ルナ宅のリビングには、ルナ、アズラエル、グレン、セルゲイ、カレン、学校から帰ってきたピエトが、携帯電話を持って集結している。ミシェルは真砂名神社にいるので、クラウドは、自分のそれとミシェルの携帯電話を手にしていた。

ピエトの携帯は、一度クラウドが取り上げておいて、「はい、これピエトの分」とわざとらしく与えた。これで、ピエトが携帯を持っていることが周知されてしまったが、まさかクラウドとの連絡係にピエトが使われているなどとは、ルナもアズラエルも思い及ばなかった。

 

「みんな起動した?」

「ああ」

「うん」

 

携帯電話の電源をいれるのも、久しぶりだ。みなが電源を入れたのを確認して、クラウドは自身の携帯のボタンを押し、一斉送信した――。

 

「うっわ!!」

「何コレ!? すごい!」

 

ルナとカレンが歓声を上げた。各携帯電話から浮かんだ、ホログラムにだ。

ホログラムは、3Dの地図で、このリビングが映し出されている。
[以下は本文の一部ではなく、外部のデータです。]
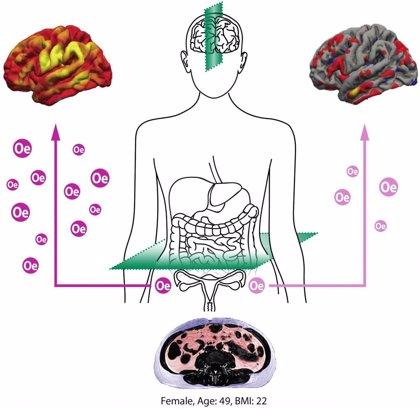 Un estudio evidencia que la hormona sexual estradiol protege al cerebro de las mujeres adultas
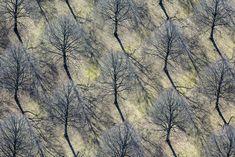 Photographer Klaus Leidorfs Aerial Archaeology - Clones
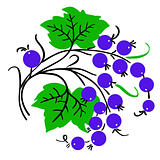 Bunch of red currant. Ripe berry. Vector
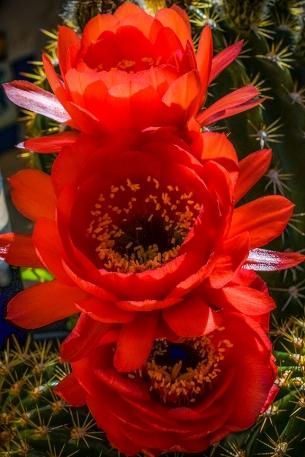 Spring Flowers-3022-72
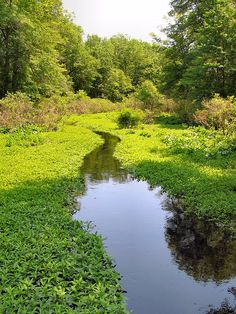 Great Swamp National Wildlife Refuge - New Jersey by Loci Lenar, via Flickr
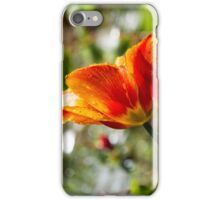 Wet Orange And Yellow Tulip iPhone Case/Skin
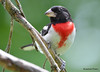 DSC_6696 Rose-breasted Grosbeak July 4 2015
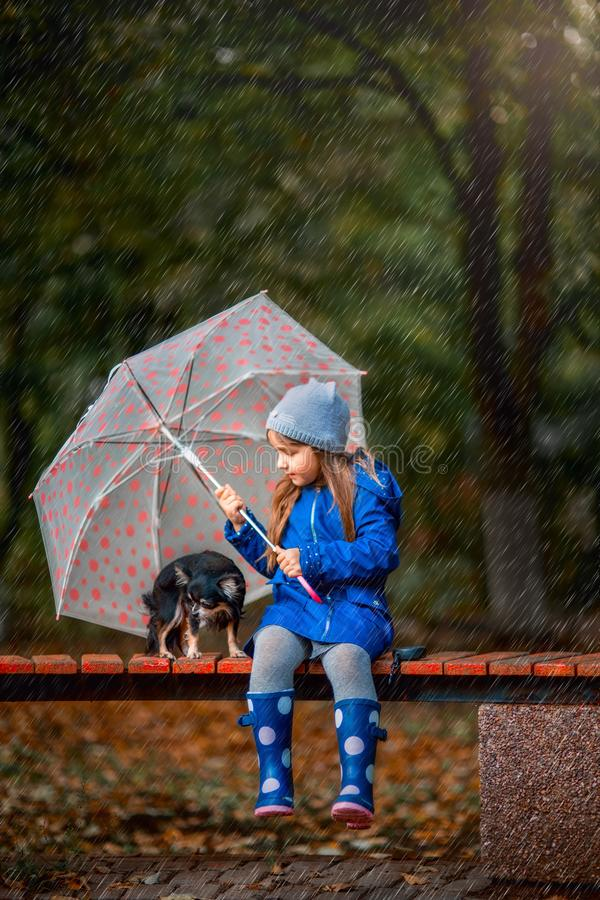 Girl with Chihuahua dog in autumn park royalty free stock photography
リビングには、名入りの人型アイコンが、七人立っていた。

 

「コレ――あんたの追跡装置の改良型!?」

カレンが怒鳴った。

「そうだよ。みんなもつかえるようにした。だけど、他人には貸さないで。今、アプリに、君たちの指紋と皮膚細胞を認証したから、君たち以外の人間が携帯を触れば、この追跡装置アプリはすぐ消去される仕組みになってる。電源を消していたり、このアプリが起動してない状態なら他人の手に渡してもいいけど、このアプリが検索されようとすると消去されるからね」

 

「おまえ、消えてる間にこんなのつくってたのか」

グレンの絶句は、無理もない。

「いやはや――これはすごいな」

セルゲイも感心して、携帯を弄っている。

 

「くれぐれも――悪用しないでね。左端の★ボタンで、3Dホログラムと、携帯画面で見られる2Dに切り替えられる。――ピエト、大丈夫そう? 分かる?」

「分かる! すっげえ! 俺のアイコン、ゼラチンジャーだ!」

子供向けサービスも忘れないところがクラウドだった。

 

 「あっ! ミシェルがいる。イシュマールさんとおえかきしてる!」

 ルナがさっそく、真砂名神社近辺を検索した。ネコのマークがついたミシェルと、犬のマークがついたイシュマールが、川原で二人仲良く並んでいる。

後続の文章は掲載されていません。